With last month’s failed (so far) breakout in the U.S. equity market, stocks are relegated once again to range-bound status. Essentially the market has gone nowhere since the beginning of the year and, by some measures, 2015 has been the quietest start to a year in over a century. One characteristic of the stagnant action has been a lack of out-sized daily moves in the market, up or down. Specifically, as detailed in today’s Chart Of The Day, June 1, 2015 marked 111 days since the S&P 500 last had a 2% daily gain or loss. This is the index’s longest streak without a 2% day since the one that ended on June 1, 2012 at…111 days.
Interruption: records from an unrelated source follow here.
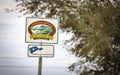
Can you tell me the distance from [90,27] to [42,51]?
5786 mm

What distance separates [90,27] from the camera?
477 inches

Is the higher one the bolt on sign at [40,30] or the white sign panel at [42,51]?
the bolt on sign at [40,30]

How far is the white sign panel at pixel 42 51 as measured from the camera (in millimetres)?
6493

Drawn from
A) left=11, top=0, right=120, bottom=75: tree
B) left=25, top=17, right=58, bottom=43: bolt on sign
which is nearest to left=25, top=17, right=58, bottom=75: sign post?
left=25, top=17, right=58, bottom=43: bolt on sign

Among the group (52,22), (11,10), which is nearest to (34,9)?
(11,10)

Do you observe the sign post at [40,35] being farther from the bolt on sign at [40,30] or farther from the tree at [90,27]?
the tree at [90,27]

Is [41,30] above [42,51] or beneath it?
above

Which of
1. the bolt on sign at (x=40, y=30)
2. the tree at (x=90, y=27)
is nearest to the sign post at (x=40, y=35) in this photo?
the bolt on sign at (x=40, y=30)

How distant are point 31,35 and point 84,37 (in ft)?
20.1

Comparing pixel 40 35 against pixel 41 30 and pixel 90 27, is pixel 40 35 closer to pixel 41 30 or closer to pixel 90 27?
pixel 41 30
So what is the significance of this streak? Is the market “due” for a big up or down day? Well, since 1950, the median length of time in between 2% days is 42 days, or about exactly 2 months. The S&P 500 hasn’t even had a 2% day this year. Its last 2% day came on December 18th (the 2nd of 2 consecutive 2% up days). So in a way, yes, the market is due for a big move.
However, a market’s micro-environment tends to be more persistent than one may expect. That is, high volatility periods tend to persist and low volatility periods tend to persist. Yes, one extreme usually leads the other, but not always right away. For example, the S&P 500 once went 680 days, from October 2003 to June 2006 without a 2% day. On the flip side, the S&P 500 went almost the entire back half of 2011, from July 27 to January 5, 2012, where it never even experienced a double digit streak of days without a 2% move. Thus, we wouldn’t necessarily hold our breadth waiting for the environment to change, i.e., the next 2% day to occur.
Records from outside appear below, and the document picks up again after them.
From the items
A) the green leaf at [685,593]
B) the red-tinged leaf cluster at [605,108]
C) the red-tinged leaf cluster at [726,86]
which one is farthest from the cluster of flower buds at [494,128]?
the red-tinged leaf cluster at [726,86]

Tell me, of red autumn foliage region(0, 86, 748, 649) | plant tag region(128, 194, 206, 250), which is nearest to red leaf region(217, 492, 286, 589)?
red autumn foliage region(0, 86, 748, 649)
As far as historical streaks go, here are some more facts and figures:
- Since 1950, there have been 40 other streaks of at least 100 days without a 2% move in the S&P 500.
- The median of those 40 streaks was 187 days.
- 19 of the streaks ended with a 2% up day; 21 ended with a 2% down day.
- 9 of the last 10 streaks ended with a 2% down day.
What is the takeaway? There likely is nothing predictive here. The major point is probably that the markets have been pretty dull, or at least lackluster, during the first half of 2015. As we mentioned, while the market is long “overdue” for a big move, these environments tend to persist. So the fact that the streak is a long one doesn’t imply that its end is imminent (although, certain patterns, e.g., wedges, among the indexes do not have much longer before they reach their apex, suggesting a breakout one way or another.)
In the end, this one may be just more a bit of trivia than anything else.